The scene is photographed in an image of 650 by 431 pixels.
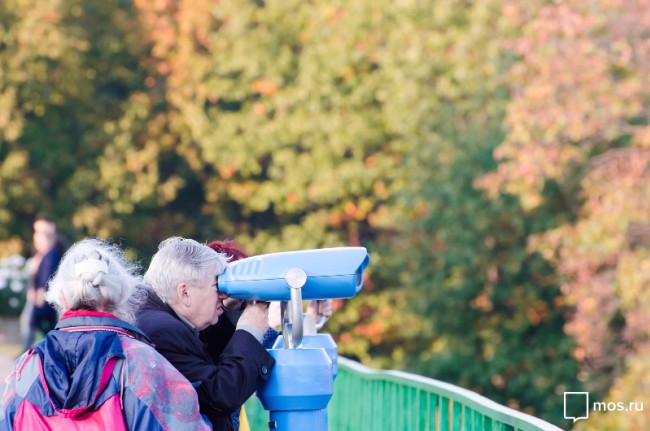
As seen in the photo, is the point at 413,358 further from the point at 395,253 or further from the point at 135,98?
the point at 135,98

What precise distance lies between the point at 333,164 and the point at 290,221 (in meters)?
2.96

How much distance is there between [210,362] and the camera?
12.0 ft

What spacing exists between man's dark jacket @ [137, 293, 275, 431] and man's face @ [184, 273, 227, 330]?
0.05 m

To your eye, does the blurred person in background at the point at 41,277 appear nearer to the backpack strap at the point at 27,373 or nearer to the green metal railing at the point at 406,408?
the green metal railing at the point at 406,408

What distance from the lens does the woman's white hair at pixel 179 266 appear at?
3662mm

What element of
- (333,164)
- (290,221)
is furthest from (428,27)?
(290,221)

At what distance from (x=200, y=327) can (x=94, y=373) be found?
23.2 inches

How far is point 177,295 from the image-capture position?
12.1 feet

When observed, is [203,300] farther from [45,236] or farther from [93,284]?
[45,236]

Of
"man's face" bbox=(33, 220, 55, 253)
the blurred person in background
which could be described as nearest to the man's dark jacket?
the blurred person in background

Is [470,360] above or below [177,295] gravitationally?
above

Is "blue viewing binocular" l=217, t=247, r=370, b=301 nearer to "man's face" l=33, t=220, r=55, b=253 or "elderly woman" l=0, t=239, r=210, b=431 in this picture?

--------------------

#### Work to be completed:
Copy out every line of the records above word for word, omitting the pictures.

#### Result below:
The scene is photographed in an image of 650 by 431 pixels.
As seen in the photo, is the point at 413,358 further from the point at 395,253 or further from the point at 135,98?
the point at 135,98

What precise distance lies between the point at 333,164 and the point at 290,221 (in meters)?
2.96

How much distance is there between [210,362] and the camera?
12.0 ft

What spacing exists between man's dark jacket @ [137, 293, 275, 431] and man's face @ [184, 273, 227, 330]?
0.05 m

To your eye, does the blurred person in background at the point at 41,277 appear nearer to the backpack strap at the point at 27,373 or nearer to the green metal railing at the point at 406,408?
the green metal railing at the point at 406,408

What distance from the lens does the woman's white hair at pixel 179 266 appear at?
3662mm

What element of
- (333,164)
- (290,221)
is furthest from (428,27)?
(290,221)

At what distance from (x=200, y=327) can (x=94, y=373) be found?
23.2 inches

How far is point 177,295 from the image-capture position?
12.1 feet

When observed, is [203,300] farther from [45,236] or farther from [93,284]?
[45,236]

Of
"man's face" bbox=(33, 220, 55, 253)
the blurred person in background
which could be described as nearest to the man's dark jacket?
the blurred person in background

Is [470,360] above or below [177,295] gravitationally?
above

Is "blue viewing binocular" l=217, t=247, r=370, b=301 nearer to "man's face" l=33, t=220, r=55, b=253 or "elderly woman" l=0, t=239, r=210, b=431 in this picture?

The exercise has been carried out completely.